Furniture retailer Steinhoff, which is facing a credit squeeze following allegations of accounting irregularities, plummeted 34.56 percent.

In Paris, BNP Paribas slid 0.36 percent after reports that it is considering moving 45 internal finance jobs from Paris to Lisbon.

In London, BHP Billiton gained 1.38 percent. The mining giant said it has reached a view to exit from the World Coal Association due to differences between its positions on climate and energy policy.

The euro area current account surplus declined in October, figures from the European Central Bank showed Wednesday. The current account surplus fell to a seasonally adjusted EUR 30.8 billion in October from EUR 39.2 billion in September.

Germany's producer price inflation eased to the lowest level in four months in November, Destatis reported Wednesday.

Producer price inflation slowed to 2.5 percent in November from 2.7 percent in October. This was the lowest since July, when prices climbed 2.3 percent and also slower than the expected growth of 2.6 percent.

UK retail sales sustained its robust growth trend in the run-up to Christmas and is expected to repeat the same next month, but underlying conditions remained tough as the squeeze on earnings continue, survey results from the Confederation of British Industry showed Wednesday.

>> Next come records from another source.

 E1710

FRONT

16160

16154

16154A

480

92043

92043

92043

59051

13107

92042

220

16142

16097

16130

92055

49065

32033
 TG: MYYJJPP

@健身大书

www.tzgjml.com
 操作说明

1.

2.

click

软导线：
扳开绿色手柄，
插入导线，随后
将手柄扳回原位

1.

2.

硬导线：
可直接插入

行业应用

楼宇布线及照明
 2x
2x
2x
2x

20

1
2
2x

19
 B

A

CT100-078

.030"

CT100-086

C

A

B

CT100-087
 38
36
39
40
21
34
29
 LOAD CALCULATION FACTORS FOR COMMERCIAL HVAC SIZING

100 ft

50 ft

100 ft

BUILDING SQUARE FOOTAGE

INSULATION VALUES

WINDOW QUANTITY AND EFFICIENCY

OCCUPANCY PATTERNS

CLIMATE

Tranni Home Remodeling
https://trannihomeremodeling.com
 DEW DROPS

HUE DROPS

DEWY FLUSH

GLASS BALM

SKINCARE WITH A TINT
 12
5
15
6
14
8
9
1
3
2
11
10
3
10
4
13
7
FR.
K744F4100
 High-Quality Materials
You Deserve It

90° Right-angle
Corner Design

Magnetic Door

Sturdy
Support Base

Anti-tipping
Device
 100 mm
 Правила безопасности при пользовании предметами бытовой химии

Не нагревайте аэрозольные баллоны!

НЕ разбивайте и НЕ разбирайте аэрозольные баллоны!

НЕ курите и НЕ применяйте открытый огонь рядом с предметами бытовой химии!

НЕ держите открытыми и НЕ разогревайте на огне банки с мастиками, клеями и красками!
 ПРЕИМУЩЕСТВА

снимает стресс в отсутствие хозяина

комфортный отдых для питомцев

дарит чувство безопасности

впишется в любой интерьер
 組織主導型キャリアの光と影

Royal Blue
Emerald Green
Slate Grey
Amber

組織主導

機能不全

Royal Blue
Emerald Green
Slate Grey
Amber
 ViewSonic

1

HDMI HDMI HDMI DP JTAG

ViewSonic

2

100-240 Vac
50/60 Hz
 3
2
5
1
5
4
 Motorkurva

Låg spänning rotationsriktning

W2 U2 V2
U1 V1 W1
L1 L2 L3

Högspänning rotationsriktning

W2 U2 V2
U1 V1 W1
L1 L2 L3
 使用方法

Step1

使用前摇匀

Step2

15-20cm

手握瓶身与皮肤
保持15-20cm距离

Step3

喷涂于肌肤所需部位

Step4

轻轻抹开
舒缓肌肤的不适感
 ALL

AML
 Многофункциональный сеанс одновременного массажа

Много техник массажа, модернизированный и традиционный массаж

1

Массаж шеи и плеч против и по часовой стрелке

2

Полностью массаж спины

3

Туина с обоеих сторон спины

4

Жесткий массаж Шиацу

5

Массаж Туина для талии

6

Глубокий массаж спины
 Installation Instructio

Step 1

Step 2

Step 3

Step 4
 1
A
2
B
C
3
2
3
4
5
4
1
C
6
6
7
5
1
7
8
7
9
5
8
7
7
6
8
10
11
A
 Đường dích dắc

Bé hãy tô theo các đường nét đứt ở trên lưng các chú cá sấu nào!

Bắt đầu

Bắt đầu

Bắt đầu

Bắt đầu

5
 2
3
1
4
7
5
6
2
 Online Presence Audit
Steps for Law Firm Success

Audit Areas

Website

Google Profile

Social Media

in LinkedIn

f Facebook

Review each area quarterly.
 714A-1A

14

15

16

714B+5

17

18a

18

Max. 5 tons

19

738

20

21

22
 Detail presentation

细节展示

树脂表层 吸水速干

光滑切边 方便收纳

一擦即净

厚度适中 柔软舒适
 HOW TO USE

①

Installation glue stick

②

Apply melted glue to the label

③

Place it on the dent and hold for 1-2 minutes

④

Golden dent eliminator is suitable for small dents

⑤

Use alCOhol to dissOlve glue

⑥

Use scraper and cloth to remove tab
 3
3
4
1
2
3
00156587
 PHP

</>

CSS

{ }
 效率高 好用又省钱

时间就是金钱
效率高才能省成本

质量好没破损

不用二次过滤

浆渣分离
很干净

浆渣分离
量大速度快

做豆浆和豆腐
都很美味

The retail sales balance dropped to +20 in December from +26 in November, the monthly CBI Distributive Trade Survey showed. That was less than the +30 balance predicted in the previous survey, but in line with economists' expectations.

After reporting a sharp increase in existing home sales in the U.S. in the previous month, the National Association of Realtors released a report on Wednesday showing another jump in existing home sales in the month of November.

NAR said existing home sales soared by 5.6 percent to an annual rate of 5.81 million in November from an upwardly revised 5.50 million in October. Economists had expected existing home sales to rise to a rate of 5.52 million from the 5.48 million originally reported to the previous month.